Elgi Equipments announced its financial results for the fourth quarter and the full fiscal year 2025-26.

Key Financial Highlights

  • Consolidated Sales (FY26): ₹3,951 crore, a 13% increase year-over-year.
  • Consolidated Profit After Tax (FY26): ₹430 crore, up from ₹350 crore in the previous year.
  • Q4 FY26 Consolidated Sales: ₹1,113 crore, compared to ₹993 crore in Q4 FY25.
  • Q4 FY26 Consolidated PAT: ₹128 crore, up from ₹102 crore in Q4 FY25.

Dividend and Governance Updates

The company's Board of Directors recommended a final dividend of ₹2.70 per equity share. The record date for this dividend payment is set for July 17, 2026. The company also announced several board appointments and changes in its statutory auditors.
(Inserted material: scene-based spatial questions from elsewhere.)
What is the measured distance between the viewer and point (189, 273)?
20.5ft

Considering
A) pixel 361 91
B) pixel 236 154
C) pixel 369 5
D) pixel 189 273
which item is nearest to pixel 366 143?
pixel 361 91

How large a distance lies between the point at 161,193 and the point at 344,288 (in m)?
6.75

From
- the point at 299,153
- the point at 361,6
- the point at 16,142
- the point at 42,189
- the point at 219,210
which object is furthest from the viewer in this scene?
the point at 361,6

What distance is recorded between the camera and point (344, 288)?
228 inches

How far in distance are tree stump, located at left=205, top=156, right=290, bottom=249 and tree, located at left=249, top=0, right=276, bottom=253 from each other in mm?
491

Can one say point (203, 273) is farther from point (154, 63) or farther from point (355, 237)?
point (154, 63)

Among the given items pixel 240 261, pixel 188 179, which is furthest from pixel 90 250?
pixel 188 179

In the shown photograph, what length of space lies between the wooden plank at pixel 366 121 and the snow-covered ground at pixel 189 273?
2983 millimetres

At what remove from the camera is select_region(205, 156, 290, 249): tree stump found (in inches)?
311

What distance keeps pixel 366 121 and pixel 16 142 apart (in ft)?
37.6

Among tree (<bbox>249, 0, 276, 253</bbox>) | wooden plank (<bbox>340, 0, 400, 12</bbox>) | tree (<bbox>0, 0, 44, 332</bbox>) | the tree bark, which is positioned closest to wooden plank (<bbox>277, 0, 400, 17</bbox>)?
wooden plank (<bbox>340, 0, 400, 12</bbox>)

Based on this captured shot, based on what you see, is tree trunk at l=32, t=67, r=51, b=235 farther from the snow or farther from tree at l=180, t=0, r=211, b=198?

Business Performance and Outlook

Elgi Equipments, a manufacturer of compressors, saw its consolidated sales grow significantly, driven by expansion efforts and a strong automotive segment. While the overall consolidated performance is positive, the company noted a slight decrease in standalone profit. Management has identified economic headwinds in regions like Europe and Australia as factors impacting performance. Rising costs and regional demand fluctuations are considered key challenges ahead.

Investor Focus

Shareholders can expect the proposed dividend payout, subject to approval. The new board appointments are anticipated to bring fresh strategic insights. The changes in auditors signal a focus on strengthening audit practices and compliance. Investors will be closely watching the company's performance in the upcoming quarter, particularly its ability to navigate international market challenges and manage operational costs effectively.